For many years I knew Betty through her work in the specialty foods industry. She founded Jones & Bones (she was Bones) in Capitola, California with Jennifer Jones in 1984, which rose to prominence as one of California’s best gourmet retailers. Her research into the store’s many offerings established Betty as an expert on olive oil; after launching her own business Strictly Olive Oil she created olive oil tasting bars in several retail venues and at festivals such as the annual TomatoFest in Carmel, California. Betty’s expertise extended to balsamic vinegars and mustards as well; we laughed together at the thought of changing the business name to Not So Strictly Olive Oil!

Betty and I became friends in 2006 when I expressed my interest in purchasing her business. I then learned that food was actually Betty’s 3rd career. After high school graduation Betty enlisted in the Air Force and rose to the rank of Staff Sergeant during the Korean War; I love the photo of her standing with then General Eisenhower. She temporarily left the service to earn her Bachelors Degree in English from Arizona State University, and then returned to military service by enlisting in the Army where she became First Lieutenant.

After her honorable discharge in 1957 Betty rejoined civilian life and began a long career in corporate communications. But as with so many of us in the food industry, her love of all-things-culinary lured her into the gourmet world, where she became one of the industry’s most passionate voices on the quality and authenticity of food.

Highlights of Betty’s culinary career included participating in the early days of the California Olive Oil Council (COOC) as well as working with the International Olive Oil Council (IOOC). She traveled to Tunisia, Turkey and Australia to both learn and teach about olive oil. She conducted tasting seminars throughout the U.S.; she was a popular presenter at several NASFT Fancy Food Show Educational Seminars.

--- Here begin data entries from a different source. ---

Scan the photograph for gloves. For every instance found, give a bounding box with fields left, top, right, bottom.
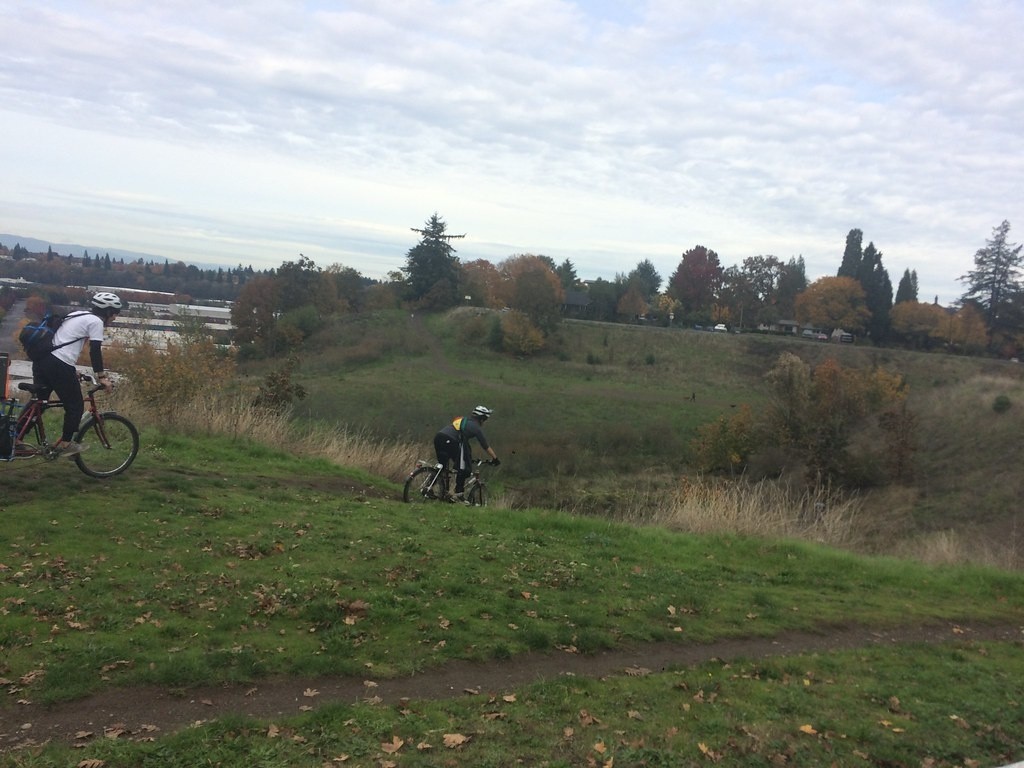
left=490, top=457, right=501, bottom=467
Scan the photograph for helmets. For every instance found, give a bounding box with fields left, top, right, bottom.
left=91, top=292, right=123, bottom=309
left=472, top=405, right=491, bottom=418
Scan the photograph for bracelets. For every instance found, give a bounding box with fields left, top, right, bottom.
left=98, top=375, right=106, bottom=379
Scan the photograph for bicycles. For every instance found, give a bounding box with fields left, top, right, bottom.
left=403, top=455, right=491, bottom=509
left=0, top=373, right=141, bottom=478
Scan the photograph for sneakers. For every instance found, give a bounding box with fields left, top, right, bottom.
left=0, top=446, right=35, bottom=462
left=58, top=440, right=89, bottom=457
left=451, top=494, right=470, bottom=506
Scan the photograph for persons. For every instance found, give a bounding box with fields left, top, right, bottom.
left=434, top=405, right=501, bottom=505
left=12, top=291, right=122, bottom=458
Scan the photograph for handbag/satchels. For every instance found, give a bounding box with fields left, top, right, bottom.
left=456, top=439, right=473, bottom=478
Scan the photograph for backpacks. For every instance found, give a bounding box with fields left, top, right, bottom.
left=19, top=308, right=98, bottom=362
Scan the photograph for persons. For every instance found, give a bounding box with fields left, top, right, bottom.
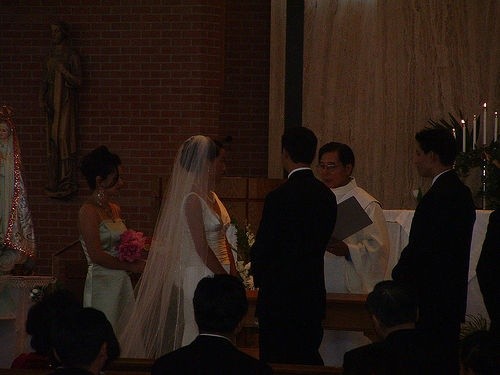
left=149, top=273, right=279, bottom=375
left=242, top=125, right=337, bottom=362
left=341, top=281, right=462, bottom=375
left=78, top=144, right=150, bottom=358
left=476, top=210, right=500, bottom=342
left=112, top=135, right=245, bottom=359
left=392, top=127, right=475, bottom=375
left=11, top=298, right=122, bottom=375
left=0, top=103, right=39, bottom=275
left=41, top=22, right=81, bottom=197
left=318, top=141, right=391, bottom=296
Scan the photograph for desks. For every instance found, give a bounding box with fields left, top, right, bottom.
left=323, top=209, right=496, bottom=339
left=0, top=275, right=57, bottom=370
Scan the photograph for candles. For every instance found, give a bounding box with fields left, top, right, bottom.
left=453, top=128, right=456, bottom=170
left=483, top=103, right=487, bottom=144
left=473, top=114, right=476, bottom=150
left=494, top=112, right=498, bottom=143
left=461, top=120, right=466, bottom=153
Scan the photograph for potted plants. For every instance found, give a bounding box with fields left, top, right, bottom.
left=424, top=108, right=500, bottom=197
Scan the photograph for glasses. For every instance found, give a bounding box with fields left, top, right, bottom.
left=315, top=164, right=342, bottom=171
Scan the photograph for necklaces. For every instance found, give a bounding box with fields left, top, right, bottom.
left=201, top=189, right=218, bottom=204
left=92, top=198, right=119, bottom=223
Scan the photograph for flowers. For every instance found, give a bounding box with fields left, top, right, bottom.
left=118, top=229, right=152, bottom=275
left=412, top=187, right=422, bottom=208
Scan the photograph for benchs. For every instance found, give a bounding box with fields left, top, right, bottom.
left=21, top=357, right=347, bottom=375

In fact one of my favorite Betty anecdotes (there are so many from which to choose!) was from a Fancy Food Show. I was in a booth offering samples of balsamic vinegar when an attendee began asking several questions. We spoke about the Italian classifications of Traditionale and Condimento which unfortunately are not used nor understood in the U.S. This person then informed me that she had just listened to Betty’s presentation on balsamics, had been a retailer for years and yet had never heard these terms and was actually confirming this "new" information. At the time, Betty and I may have been working on different sides of the booth, but we were working towards the same goals.

When I heard that Betty was planning to retire, I immediately knew that I was destined to purchase Strictly Olive Oil and continue her work. During our "negotiations" (I use the term loosely since it involved indulgent lunches which were quite fun) I confessed that I had always coveted the name "Strictly Olive Oil" as it succinctly defined my career choices as well as hers. Betty was proud to be a gifted wordsmith and had planned to return to writing poems and "Poor Betty’s Hubris (Almanac)" in her retirement. Jennifer (Jones) recently described Betty as "living large without apologies". I always found Betty’s insights educational, her humor infectious, her passion inspirational, and her feistiness a not-so-gentle push in the right direction. I will miss her dearly.

In addition to her life partner Jennifer, Betty is survived by her sister, brother-in-law, niece and nephews. (Go to to read Betty’s obituary and leave a note in the guest book.) Contributions in Betty's memory can be made to Dominican Hospital/Dominican Home Health Care, 1555 Soquel Dr., Santa Cruz, CA 95065.